Maroussia put her hand in the pocket of her cardigan and brought out a small object cupped in her hand. She held it out to him. It was a thing like a nest, a rough ball made of twigs and leaves, fine bones and dried berries held together with blobs of yellowish wax and knotted grass. ‘I want you to tell me what this is,’ she said.

Kantor took it from her. As soon as he held it, everything in the room was the wrong size, too big and too small at the same time, the angles dizzy, the floor dropping away precipitously at his feet. The smell of resinous trees and damp earth was strong in the air. The forest presence. Kantor hadn’t felt it for more than twenty years. He had forgotten how much he hated it. He swallowed back the feeling of sickness that rose in his throat and moved to throw the disgusting thing onto the fire.

‘Don’t!’ Maroussia snatched it back from him. ‘Do you know what it is?’ she said. ‘Do you know what it means?’

‘No,’ he said. ‘No. Where did you get it?’

‘Mother has them. I stole this one from her. I don’t know where she gets them from, but I think they come from the forest, or have something to do with it.’

‘Nothing useful ever came from that muddy rainy chaos world under the trees. That’s all just shit. So much shit.’

‘I think these things are important.’

‘Then ask your mother what they are.’

‘She can’t tell me.’

‘Why not?’

‘Do you really not know? Don’t you know anything about us at all? You could have found out, if you wanted to.’

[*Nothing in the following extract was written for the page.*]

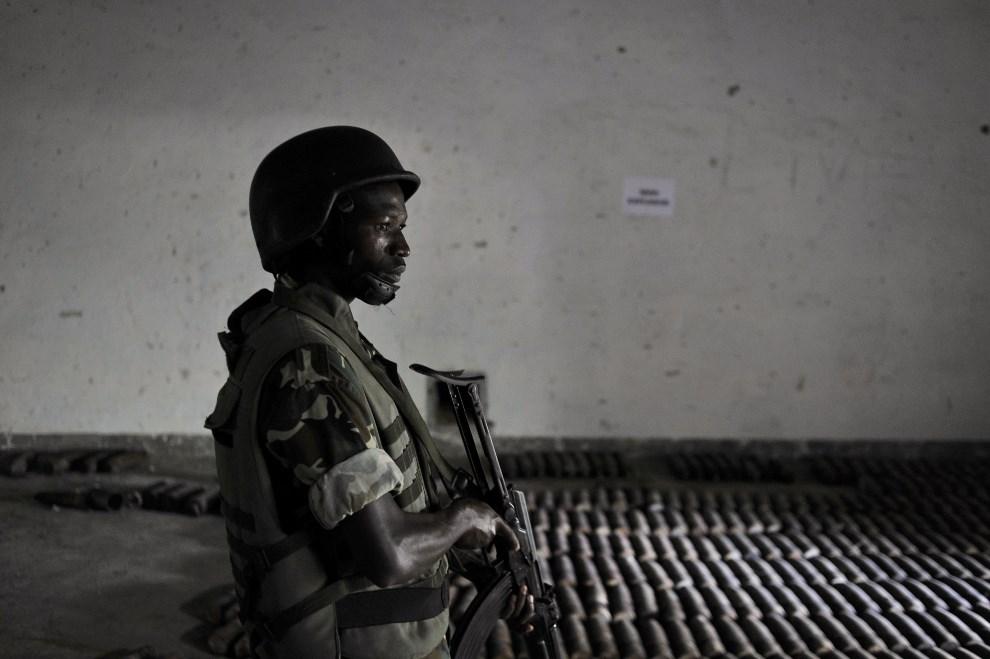 5.SOMALIA, Daynille, 13 maja 2013: Żołnierz pilnuje amunicji zabezpieczonej w jendym z bunkrów, pozostałości reżimu Mohammeda Siada Barre . AFP PHOTO / AU-UN IST   PHOTO / TOBIN JONES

It was true. He could have taken steps. He had considered it while he was at Vig, after the Shaumian woman had left him, and later. But it would have meant asking questions. He had told himself it was better to share with no one the knowledge of their existence. That had been stupid. He could see that, now. Now, it was obvious.

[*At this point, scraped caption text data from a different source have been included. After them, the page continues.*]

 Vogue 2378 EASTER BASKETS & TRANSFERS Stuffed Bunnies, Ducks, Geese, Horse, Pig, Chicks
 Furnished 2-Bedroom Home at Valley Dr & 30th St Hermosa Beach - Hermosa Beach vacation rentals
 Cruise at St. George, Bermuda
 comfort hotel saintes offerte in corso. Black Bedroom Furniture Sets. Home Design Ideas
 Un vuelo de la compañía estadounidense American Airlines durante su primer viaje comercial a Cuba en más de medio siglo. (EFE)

‘My mother isn’t well,’ the girl was saying. ‘She hasn’t been well for years. In her mind, I mean. She’s always frightened. She thinks bad things are happening and she is being watched. Followed. She never goes out, and she’s always muttering about the trees. For months now these things have been appearing in our room. I’ve seen three or four, but I think there have been more. She pulls them apart and throws them away. She won’t say anything about them, but she keeps talking about something that happened in Vig. Something that happened when she went into the trees.’

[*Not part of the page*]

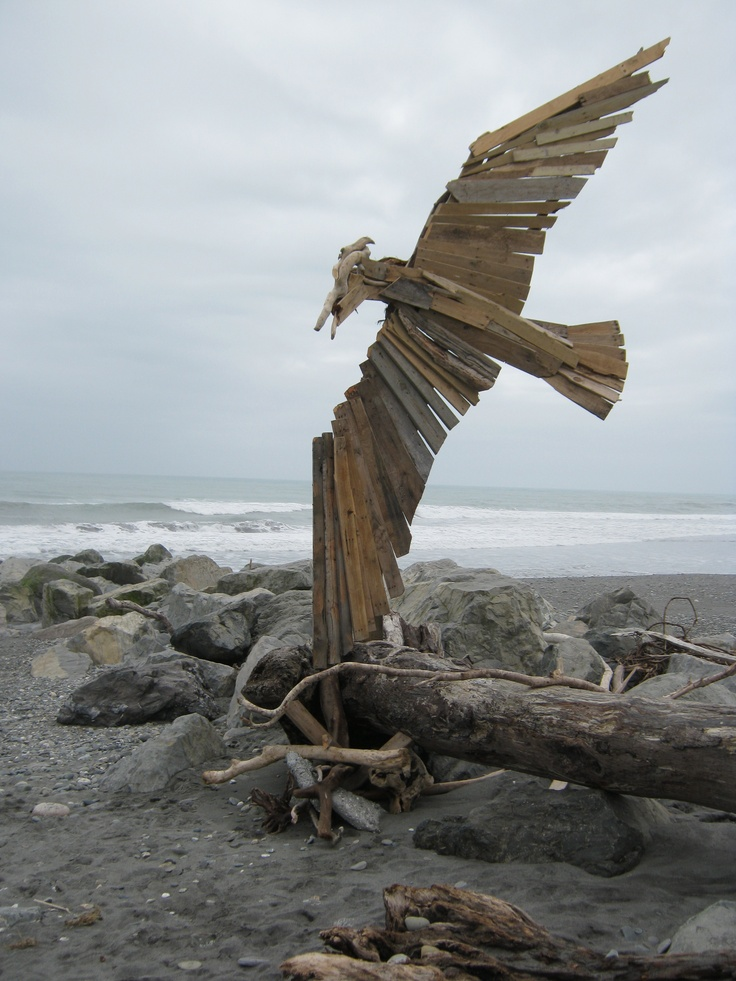 Donald Buglas's sculpture at this years Driftwood and Sand ...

‘You should forget about all that,’ said Kantor. ‘Forget the past. Detach yourself. Forget this nostalgia for the old muddy places. Trolls and witches in the woods. These stories aren’t meant to be believed. Their time is finished.’

‘They’re not stories. They’re real. And they’re here. They’re in the city. The city was built on top of it, but the old world is still here.’ She held up the little ball of twigs and stuff. ‘These are real. These are important. They’re from the forest, and my mother is meant to understand something, but she doesn’t. Something happened to her in the forest long ago. And…‘ She hesitated. ‘She keeps talking about the Pollandore. I need you to tell me what happened then. I need you to tell me about the Pollandore.’

For the second time, Kantor was genuinely startled. Whatever he had expected her to say, it was not that.

‘The Pollandore?’ he said. ‘It doesn’t exist.’

‘I don’t believe that. I need you to tell me about it. And tell me about my mother. What happened to her in the forest? It’s all connected. I need to understand it. I have a right to know. You’re my father. You have to tell me.’